Root-soil structure inspired hydrogel microspheres with high dimensional stability and anion-exchange capacity

Abstract

Ion exchange materials show great advantages in water purification, food industry, pharmaceutical industry, etc. However, the ion exchange capacities of ion exchange materials, especially for anion-exchange materials, at present are still relatively low. Hydrogels own abundant functional groups and show high hydrophilicity, and thus are recognized as high-potential ion exchange materials, but may deform and even crush in use due to their low mechanical strength and unavoidable swelling behavior. In this study, inspired by the root-soil structure, novel poly(methacryloxyethyltrimethyl ammonium chloride) composite hydrogel microspheres with ultrahigh ion exchange capacity (more than 3.8 meuqiv/g), low swelling ratio (less than 1.5 g/g under pH = 7), and ultrahigh mechanical strength (more than 28.1 MPa) were prepared.
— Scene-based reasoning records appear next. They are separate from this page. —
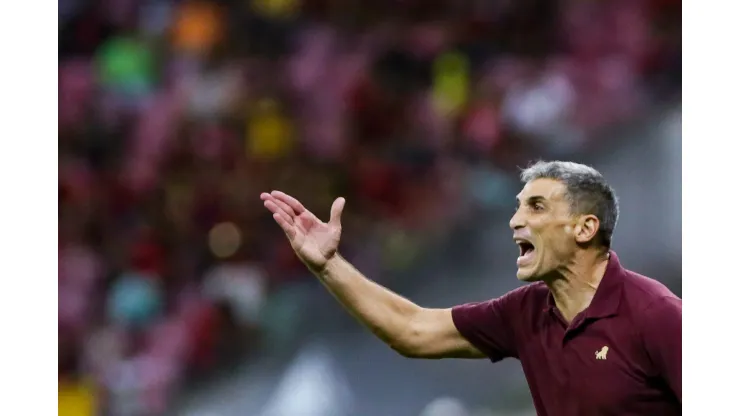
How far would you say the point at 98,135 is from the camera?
3438mm

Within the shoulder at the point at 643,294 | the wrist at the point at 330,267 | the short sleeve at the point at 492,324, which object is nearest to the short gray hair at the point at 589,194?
the shoulder at the point at 643,294

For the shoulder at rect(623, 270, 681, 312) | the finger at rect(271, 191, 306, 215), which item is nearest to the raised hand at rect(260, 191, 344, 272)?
the finger at rect(271, 191, 306, 215)

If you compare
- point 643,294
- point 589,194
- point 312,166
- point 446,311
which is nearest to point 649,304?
point 643,294

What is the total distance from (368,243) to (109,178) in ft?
3.37

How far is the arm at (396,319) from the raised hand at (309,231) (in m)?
0.03

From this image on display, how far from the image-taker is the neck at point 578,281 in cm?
174

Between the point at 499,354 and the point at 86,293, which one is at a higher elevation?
the point at 86,293

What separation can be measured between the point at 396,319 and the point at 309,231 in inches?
10.1

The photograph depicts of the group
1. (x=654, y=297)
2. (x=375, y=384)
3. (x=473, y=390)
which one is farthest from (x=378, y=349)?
(x=654, y=297)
The microspheres showed efficient adsorption for anionic dyes (1491 mg/g for methyl orange, 1693 mg/g for Congo red, and 204.7 mg/g for amaranth, respectively) and great adsorption for bilirubin (131.6 mg/g). Taken together, the hydrogel microspheres were qualified as stable and high-efficiency ion exchange materials. More importantly, the root-soil structure opens up avenues for enhancing the dimensional stability of functional hydrogels.